S’agissant des substances évoquées par Ségolène Royal, les travaux du Remera permettent de conclure que «les perturbateurs endocriniens sont suspectés de favoriser la survenue de malformations génitales chez le petit garçon» – deux en particulier, les hypospadias et les cryptorchidies – et que par ailleurs, «parmi les facteurs de risque de ces malformations, on trouve les produits phytosanitaires, dont le glyphosate fait partie». Au-delà du Remera, les liens suspectés entre anomalies congénitales et perturbateurs endocriniens ont fait l’objet d’études nombreuses, qui «vont toutes dans le même sens». A l’inverse, relève Emmanuelle Amar, «absolument aucune étude, à ma connaissance, n’a mis en évidence un lien entre une substance quelconque et le fait que des personnes ne se reconnaissent pas dans tout ou partie du genre assigné à la naissance».

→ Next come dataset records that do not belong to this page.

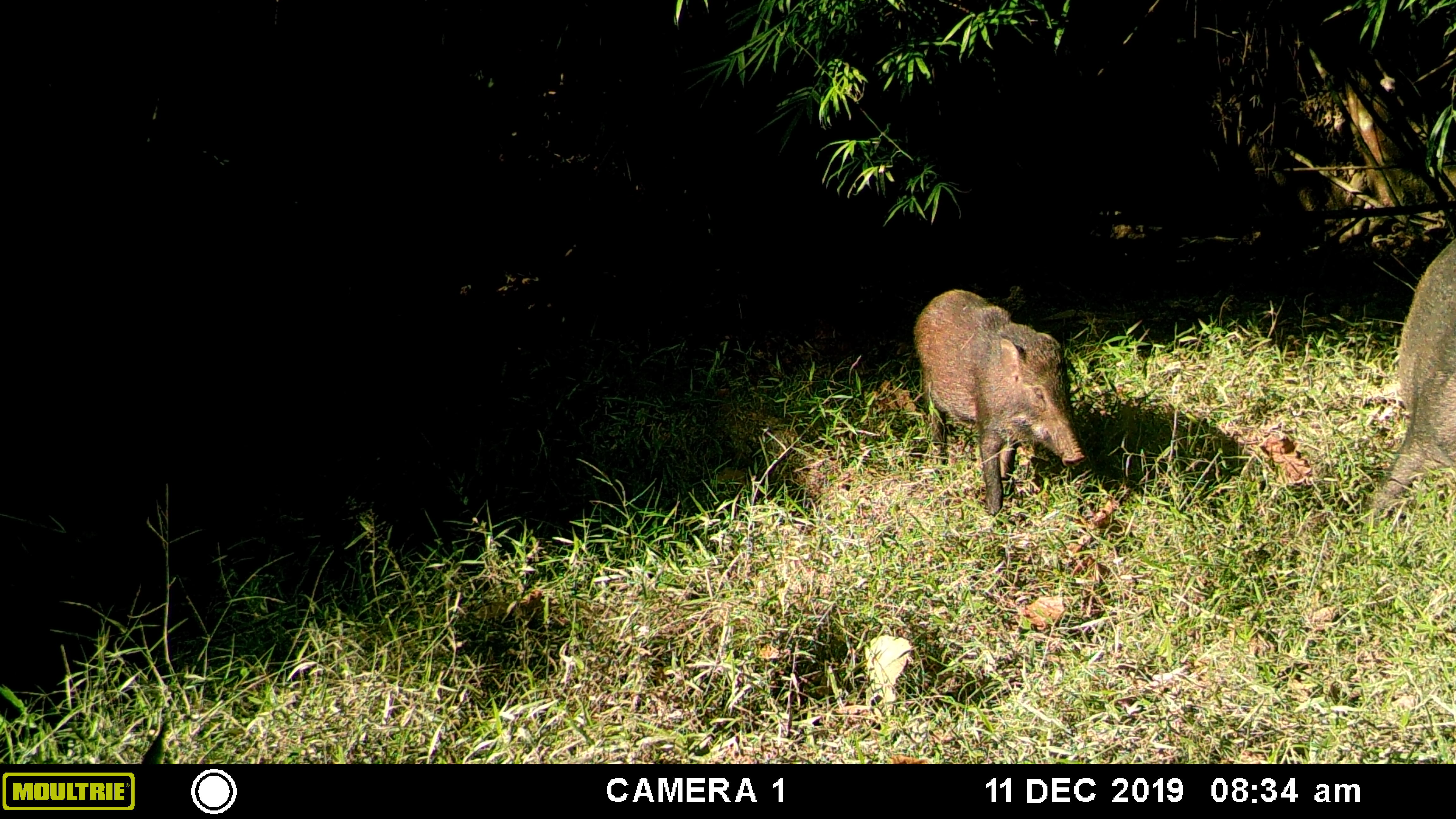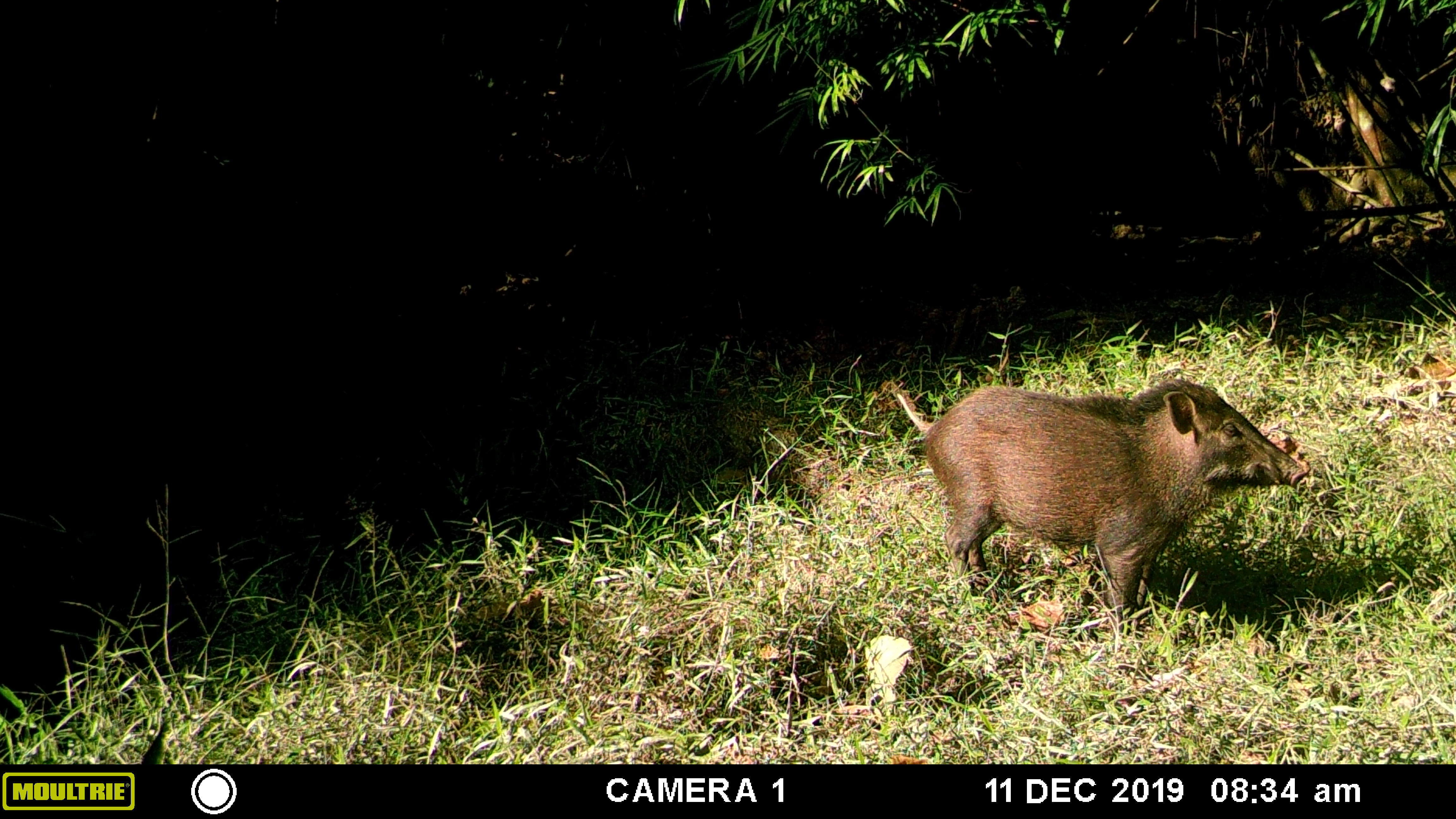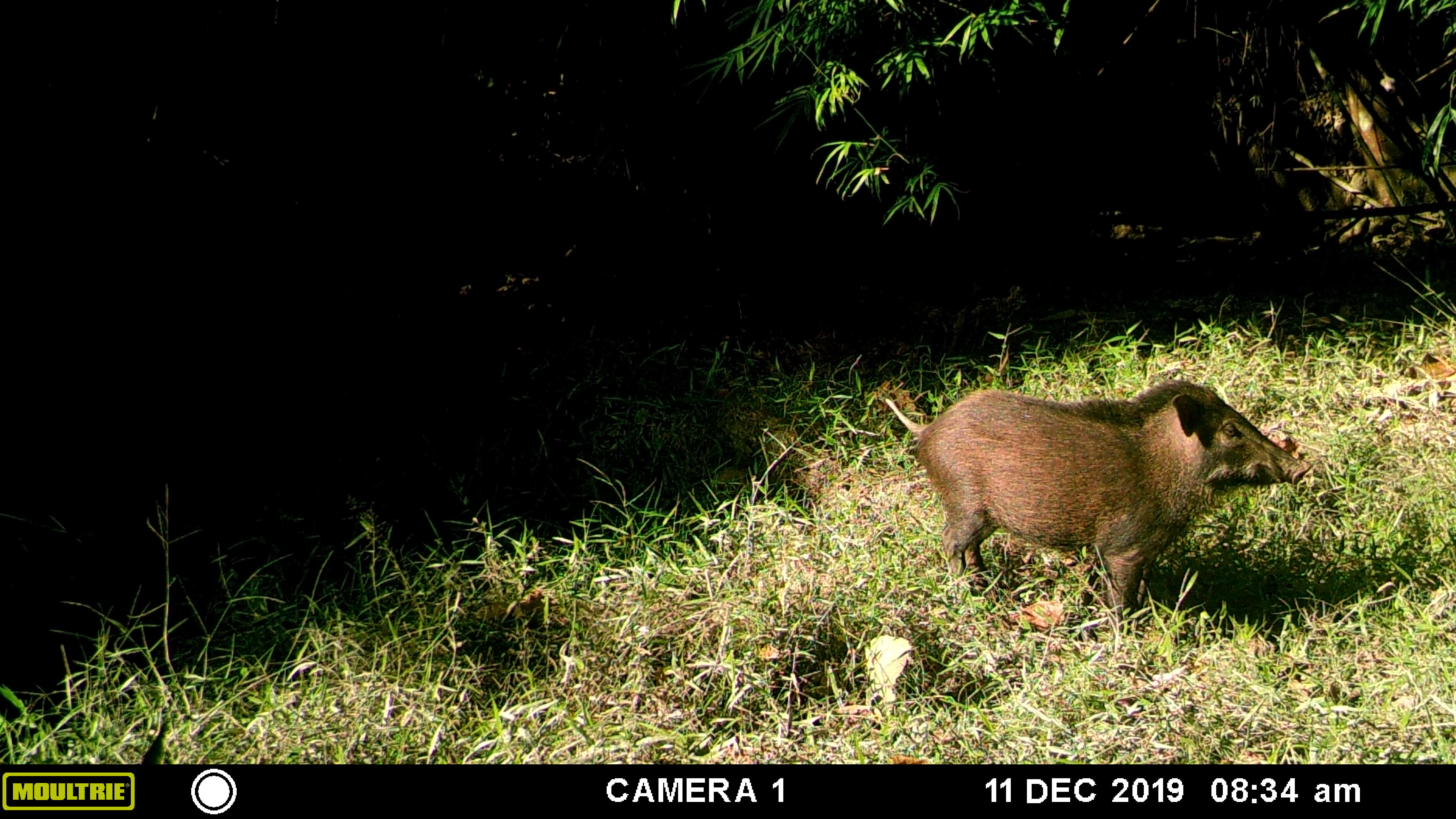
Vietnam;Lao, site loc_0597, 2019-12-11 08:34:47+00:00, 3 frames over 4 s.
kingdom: Animalia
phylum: Chordata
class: Mammalia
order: Artiodactyla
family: Suidae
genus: Sus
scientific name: Sus scrofa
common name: eurasian wild pig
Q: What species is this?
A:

Glyphosate et perturbateurs endocriniens, un point toujours en débat

Pour rappel, le terme «perturbateurs endocriniens» regroupe les substances suspectées de perturber le système hormonal, ou système endocrinien dans des mots plus scientifiques. «Les effets sur la santé humaine sont complexes et encore mal connus, mais de plus en plus de données scientifiques suggèrent qu’ils altèrent de nombreuses fonctions du système hormonal : fonctions reproductives, thyroïdiennes, métaboliques, surrénaliennes, etc.», note Santé publique France. On retrouve ces substances dans de multiples objets et produits de la vie courante : médicaments antidouleurs ou antidépresseurs, produits ménagers, cosmétiques, produits alimentaires comme le soja, ou encore certains pesticides.

Quant au fait de savoir si le glyphosate peut ou non agir comme un perturbateur endocrinien, ce point est toujours sujet à débat. L’Inserm relevait récemment que «des études expérimentales suggèrent des effets délétères en lien avec un mécanisme de perturbation endocrinienne». Des travaux de synthèse récents, comme ceux de l’Inrae, suggèrent également des effets potentiels sur la reproduction animale et humaine. Toutefois, leur ampleur (doses seuil, impacts en termes de santé) reste difficile à déterminer. De son côté, l’Autorité européenne de sécurité des aliments (EFSA) juge que «le glyphosate n’est pas considéré comme satisfaisant aux critères de perturbation endocrinienne pour l’homme». Position qui reste controversée, en raison du poids accordé par l’agence à certaines études plutôt qu’à d’autres. Dans le document présentant ses conclusions, l’EFSA admet que son approche se distingue de celle des Etats membres de l’UE, «à cause d’une légère différence dans l’évaluation de la pertinence et de la fiabilité des données disponibles».

Dans un commentaire posté ce jeudi 21 mars sous le post du compte «Le coin des LGBT +», Ségolène Royal s’est excusée pour «la brièveté de [ses] propos», qui «a pu porter à confusion». «J’ai toujours combattu les théories médicalisées de l’identité de genre, qui me font horreur, comme mes amis le savent.»